Do you want to have a happy fulfilling marriage? It will take some work. Is your hubby up to it? I think so. He really sound remorseful You should understand that is rare at this stage. Most will be in denial no matter what you do or say. Most will blame the betrayed spouse and come up with justifications. He is taking responsibility. Your pain is still horrible. Most of us here know that pain. But you are in a great place. Let it pass. Let him touch you and hug you. Don't chase him away. That pain will be even worse. 
Make some alone time. Most couples only spend a few minutes a day talking about personal, no logistic things. Spend time alone. Two hours a day. No friends . No tv. Go for a walk. Play a board game. Stay in bed an extra hour snuggling. (When was the last ime you did that? Any of us? That is one of the reasons we are on this site.)


----------



## TooTired (Jul 26, 2010)

We have been doing exactly what you said. He took us out alone for a weekend. ( My kids were gone for a week). I have told him how I feel. He did listen and told me he will do anything and everything he can to make things right for me.

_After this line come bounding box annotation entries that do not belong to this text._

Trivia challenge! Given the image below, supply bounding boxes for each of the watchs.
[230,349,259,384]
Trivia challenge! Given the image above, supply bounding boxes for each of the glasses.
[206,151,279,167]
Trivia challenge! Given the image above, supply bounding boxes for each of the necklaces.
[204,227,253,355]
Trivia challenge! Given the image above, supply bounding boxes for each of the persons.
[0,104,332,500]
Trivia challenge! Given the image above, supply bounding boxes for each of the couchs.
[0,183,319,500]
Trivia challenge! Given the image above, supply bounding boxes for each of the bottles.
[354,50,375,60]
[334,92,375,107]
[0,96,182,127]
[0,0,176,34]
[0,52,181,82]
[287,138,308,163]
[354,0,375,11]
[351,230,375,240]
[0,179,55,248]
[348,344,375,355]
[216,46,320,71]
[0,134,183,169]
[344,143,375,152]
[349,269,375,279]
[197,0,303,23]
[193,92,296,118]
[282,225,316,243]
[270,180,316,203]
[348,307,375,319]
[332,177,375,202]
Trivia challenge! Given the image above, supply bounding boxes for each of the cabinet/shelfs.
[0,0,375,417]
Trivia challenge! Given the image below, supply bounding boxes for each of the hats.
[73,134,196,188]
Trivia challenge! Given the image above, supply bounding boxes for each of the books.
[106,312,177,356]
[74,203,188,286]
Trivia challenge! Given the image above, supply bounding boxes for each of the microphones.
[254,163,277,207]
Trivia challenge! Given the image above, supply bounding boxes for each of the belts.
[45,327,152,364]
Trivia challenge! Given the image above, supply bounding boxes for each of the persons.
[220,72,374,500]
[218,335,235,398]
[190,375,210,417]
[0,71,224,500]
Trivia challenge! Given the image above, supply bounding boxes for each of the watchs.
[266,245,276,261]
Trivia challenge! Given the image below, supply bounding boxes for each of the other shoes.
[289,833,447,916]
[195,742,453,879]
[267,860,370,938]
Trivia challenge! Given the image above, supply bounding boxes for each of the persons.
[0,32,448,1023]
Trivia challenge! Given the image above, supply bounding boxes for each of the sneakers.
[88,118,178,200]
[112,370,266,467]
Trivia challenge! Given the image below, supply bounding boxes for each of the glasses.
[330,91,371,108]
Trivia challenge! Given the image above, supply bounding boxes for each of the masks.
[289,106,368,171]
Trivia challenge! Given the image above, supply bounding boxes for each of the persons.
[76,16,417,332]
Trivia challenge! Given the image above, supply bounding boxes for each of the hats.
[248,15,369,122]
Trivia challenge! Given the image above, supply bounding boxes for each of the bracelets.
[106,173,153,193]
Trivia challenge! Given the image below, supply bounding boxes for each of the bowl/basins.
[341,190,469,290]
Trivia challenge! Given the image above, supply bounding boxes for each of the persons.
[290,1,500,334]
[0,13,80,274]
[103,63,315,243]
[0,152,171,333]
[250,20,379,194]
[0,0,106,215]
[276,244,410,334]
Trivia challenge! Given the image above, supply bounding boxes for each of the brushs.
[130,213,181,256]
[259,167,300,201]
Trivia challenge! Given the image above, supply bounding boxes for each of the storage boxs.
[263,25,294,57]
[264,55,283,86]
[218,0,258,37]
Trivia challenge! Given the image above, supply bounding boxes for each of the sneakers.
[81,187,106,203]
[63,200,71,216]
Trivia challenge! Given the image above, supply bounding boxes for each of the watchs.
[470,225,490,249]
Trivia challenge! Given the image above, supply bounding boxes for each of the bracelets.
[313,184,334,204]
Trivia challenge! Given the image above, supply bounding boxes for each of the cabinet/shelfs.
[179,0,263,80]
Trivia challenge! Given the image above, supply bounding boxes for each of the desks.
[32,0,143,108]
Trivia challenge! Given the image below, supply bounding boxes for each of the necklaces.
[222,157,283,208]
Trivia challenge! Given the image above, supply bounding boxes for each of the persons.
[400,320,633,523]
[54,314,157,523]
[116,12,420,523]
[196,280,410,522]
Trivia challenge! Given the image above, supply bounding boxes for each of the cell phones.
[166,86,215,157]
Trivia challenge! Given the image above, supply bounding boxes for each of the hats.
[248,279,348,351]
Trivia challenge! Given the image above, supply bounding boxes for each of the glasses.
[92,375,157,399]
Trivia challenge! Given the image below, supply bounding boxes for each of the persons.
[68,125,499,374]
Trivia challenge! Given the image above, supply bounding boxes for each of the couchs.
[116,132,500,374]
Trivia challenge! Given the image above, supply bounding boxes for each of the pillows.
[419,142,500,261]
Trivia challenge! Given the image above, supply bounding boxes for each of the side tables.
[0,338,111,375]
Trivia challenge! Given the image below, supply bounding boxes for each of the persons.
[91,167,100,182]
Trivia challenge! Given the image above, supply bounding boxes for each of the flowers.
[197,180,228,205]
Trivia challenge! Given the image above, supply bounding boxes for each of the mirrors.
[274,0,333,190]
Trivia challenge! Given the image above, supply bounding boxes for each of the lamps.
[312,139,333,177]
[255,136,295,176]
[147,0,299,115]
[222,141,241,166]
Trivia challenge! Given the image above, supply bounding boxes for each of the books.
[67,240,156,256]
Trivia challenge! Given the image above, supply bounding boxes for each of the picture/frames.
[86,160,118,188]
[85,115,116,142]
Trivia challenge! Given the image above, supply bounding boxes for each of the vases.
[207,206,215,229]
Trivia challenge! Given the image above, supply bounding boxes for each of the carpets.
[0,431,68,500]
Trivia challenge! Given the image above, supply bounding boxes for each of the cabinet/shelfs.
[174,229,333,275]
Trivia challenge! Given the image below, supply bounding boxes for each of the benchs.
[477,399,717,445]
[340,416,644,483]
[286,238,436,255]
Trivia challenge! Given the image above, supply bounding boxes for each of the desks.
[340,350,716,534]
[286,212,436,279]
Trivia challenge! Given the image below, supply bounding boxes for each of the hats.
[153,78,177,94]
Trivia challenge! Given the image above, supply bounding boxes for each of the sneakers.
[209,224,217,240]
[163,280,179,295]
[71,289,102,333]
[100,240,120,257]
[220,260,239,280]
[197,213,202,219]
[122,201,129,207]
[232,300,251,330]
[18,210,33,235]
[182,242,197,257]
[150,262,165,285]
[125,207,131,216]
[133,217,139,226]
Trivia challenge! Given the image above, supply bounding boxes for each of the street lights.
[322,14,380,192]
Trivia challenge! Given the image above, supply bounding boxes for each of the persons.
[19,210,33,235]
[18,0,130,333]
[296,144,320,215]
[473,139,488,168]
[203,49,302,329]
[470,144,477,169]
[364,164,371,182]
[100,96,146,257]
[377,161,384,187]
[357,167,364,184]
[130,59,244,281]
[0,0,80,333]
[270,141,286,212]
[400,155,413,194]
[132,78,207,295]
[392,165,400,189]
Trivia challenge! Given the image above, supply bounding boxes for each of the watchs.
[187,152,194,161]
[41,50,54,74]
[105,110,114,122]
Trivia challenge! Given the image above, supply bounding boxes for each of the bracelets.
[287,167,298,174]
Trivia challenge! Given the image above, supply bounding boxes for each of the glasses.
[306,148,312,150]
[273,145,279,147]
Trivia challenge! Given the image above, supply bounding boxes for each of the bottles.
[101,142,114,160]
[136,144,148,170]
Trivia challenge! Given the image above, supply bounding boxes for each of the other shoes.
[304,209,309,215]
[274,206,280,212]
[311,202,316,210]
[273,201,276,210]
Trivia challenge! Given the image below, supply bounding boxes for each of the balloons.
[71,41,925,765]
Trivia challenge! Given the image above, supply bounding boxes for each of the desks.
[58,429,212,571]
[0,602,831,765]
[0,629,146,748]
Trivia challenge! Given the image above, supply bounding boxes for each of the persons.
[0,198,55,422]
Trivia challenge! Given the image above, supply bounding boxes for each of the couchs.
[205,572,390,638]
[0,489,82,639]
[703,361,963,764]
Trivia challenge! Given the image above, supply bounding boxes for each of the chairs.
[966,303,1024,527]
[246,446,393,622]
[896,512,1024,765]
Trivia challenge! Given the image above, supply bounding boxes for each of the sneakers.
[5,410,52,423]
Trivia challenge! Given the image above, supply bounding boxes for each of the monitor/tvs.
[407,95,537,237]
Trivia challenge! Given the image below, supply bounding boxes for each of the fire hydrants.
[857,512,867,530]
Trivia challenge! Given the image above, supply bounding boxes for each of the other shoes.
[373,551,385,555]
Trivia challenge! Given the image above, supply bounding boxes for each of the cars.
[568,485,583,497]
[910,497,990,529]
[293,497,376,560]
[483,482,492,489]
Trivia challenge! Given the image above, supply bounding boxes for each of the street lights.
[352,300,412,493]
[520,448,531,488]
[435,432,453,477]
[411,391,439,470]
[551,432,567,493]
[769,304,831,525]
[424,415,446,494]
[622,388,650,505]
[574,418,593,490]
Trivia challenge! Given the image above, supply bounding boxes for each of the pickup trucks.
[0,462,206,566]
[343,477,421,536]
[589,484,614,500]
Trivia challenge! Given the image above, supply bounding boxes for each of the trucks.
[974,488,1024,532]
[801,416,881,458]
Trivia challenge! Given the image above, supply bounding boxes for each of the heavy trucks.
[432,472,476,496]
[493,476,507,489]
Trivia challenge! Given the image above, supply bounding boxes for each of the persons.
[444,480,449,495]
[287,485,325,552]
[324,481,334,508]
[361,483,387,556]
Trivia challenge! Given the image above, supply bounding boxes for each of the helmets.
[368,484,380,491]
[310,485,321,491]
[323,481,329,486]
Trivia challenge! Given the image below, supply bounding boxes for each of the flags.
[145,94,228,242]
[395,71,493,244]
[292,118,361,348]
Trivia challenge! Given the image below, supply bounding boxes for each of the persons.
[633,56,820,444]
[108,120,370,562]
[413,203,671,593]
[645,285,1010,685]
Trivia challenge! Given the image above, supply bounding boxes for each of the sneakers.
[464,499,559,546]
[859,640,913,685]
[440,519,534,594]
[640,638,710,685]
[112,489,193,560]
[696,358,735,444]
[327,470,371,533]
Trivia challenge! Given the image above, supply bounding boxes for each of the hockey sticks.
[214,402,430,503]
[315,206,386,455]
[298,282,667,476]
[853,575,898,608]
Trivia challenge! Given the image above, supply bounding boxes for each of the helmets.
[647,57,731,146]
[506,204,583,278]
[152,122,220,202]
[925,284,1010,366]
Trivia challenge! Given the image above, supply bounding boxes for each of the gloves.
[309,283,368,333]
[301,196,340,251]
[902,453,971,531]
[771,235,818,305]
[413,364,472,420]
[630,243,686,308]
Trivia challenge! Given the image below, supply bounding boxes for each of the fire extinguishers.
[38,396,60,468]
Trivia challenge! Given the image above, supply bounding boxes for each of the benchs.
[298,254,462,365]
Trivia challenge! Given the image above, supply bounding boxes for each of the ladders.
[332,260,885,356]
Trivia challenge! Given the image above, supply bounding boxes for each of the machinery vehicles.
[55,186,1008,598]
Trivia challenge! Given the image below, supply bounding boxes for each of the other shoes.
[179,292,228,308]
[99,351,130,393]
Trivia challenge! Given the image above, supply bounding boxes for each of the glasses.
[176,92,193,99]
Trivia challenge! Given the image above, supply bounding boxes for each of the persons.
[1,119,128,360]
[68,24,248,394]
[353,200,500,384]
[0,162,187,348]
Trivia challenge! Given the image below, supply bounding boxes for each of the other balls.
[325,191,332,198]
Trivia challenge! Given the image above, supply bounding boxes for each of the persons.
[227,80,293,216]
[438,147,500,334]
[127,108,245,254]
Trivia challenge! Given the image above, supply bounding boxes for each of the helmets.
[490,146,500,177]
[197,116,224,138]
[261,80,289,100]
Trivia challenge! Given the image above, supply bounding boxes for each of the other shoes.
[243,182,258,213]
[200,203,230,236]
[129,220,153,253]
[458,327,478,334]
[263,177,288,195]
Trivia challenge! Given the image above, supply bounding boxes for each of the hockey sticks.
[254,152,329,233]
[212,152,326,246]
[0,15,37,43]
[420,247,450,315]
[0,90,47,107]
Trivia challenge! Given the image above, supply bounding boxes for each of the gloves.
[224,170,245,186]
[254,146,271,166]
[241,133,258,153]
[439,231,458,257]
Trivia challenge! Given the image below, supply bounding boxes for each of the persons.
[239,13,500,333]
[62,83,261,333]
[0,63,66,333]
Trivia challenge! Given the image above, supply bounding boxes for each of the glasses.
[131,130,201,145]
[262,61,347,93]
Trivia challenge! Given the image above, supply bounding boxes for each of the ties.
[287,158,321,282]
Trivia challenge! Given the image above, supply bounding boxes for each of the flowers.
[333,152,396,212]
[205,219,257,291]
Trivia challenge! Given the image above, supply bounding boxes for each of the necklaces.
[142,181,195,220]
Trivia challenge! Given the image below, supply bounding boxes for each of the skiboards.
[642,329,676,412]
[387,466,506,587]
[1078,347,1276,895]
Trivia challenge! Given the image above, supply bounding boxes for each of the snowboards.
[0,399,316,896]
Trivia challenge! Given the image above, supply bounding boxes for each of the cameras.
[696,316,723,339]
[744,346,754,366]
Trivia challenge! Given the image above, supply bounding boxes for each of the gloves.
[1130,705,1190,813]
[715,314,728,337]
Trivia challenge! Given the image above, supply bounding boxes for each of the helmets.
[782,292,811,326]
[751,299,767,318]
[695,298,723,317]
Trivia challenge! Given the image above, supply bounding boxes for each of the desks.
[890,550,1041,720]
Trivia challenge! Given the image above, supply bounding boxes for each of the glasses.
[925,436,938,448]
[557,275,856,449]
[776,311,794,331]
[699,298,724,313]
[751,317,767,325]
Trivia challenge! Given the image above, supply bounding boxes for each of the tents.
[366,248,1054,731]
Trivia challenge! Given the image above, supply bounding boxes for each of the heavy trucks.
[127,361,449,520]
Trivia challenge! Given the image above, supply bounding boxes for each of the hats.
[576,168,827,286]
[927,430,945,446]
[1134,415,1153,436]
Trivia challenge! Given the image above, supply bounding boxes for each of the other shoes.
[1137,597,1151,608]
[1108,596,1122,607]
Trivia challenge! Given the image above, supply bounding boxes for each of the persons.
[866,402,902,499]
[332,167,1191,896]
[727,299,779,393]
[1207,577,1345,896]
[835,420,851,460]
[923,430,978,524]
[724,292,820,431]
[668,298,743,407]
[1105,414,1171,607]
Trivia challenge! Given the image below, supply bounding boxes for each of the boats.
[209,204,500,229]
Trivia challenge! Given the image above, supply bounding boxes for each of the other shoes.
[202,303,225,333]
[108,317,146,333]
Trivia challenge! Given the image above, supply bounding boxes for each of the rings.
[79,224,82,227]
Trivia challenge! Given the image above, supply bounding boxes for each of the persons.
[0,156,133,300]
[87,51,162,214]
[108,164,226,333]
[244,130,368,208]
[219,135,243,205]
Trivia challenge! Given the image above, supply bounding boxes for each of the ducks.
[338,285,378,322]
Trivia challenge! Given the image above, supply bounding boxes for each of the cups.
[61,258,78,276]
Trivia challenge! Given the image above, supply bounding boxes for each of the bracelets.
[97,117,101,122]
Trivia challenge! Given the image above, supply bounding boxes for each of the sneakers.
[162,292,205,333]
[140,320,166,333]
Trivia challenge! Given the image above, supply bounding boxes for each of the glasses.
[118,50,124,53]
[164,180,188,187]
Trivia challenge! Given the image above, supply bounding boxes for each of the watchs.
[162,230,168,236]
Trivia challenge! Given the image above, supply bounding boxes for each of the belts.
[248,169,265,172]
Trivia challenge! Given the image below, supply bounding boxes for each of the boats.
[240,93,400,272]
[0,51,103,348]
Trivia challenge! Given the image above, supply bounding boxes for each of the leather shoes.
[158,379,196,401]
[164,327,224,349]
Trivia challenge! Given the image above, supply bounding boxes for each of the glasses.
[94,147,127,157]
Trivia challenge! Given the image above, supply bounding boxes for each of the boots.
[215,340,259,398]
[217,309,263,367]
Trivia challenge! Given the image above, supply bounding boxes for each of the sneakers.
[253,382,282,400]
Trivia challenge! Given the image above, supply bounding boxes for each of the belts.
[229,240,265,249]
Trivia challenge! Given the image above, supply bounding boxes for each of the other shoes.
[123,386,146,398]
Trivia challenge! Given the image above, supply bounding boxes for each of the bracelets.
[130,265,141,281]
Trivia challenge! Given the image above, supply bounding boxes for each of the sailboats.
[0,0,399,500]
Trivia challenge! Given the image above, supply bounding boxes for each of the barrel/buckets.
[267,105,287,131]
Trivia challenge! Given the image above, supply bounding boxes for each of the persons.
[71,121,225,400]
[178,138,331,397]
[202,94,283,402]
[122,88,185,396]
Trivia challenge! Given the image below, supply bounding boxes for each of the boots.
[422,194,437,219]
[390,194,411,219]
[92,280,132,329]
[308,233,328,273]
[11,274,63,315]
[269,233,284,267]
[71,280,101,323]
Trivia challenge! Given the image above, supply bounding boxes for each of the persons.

We were just sitting at the dinner table and my boys start talking about this person..( did I mention I am the only one in the family who doesn't know her) and I just lost my appetite. My husband gets this "lost puppy" look in his eyes and comes over to me and starts holding me and saying that I am his only girl, his special girl and things like that. In my mind I am screaming ..... and you risked all of this for her?????? 
So do I just go through the motions a little,and pretend? I do honestly love him. But what do you do when your best friend and the only one who can make things right, is the one who hurt you?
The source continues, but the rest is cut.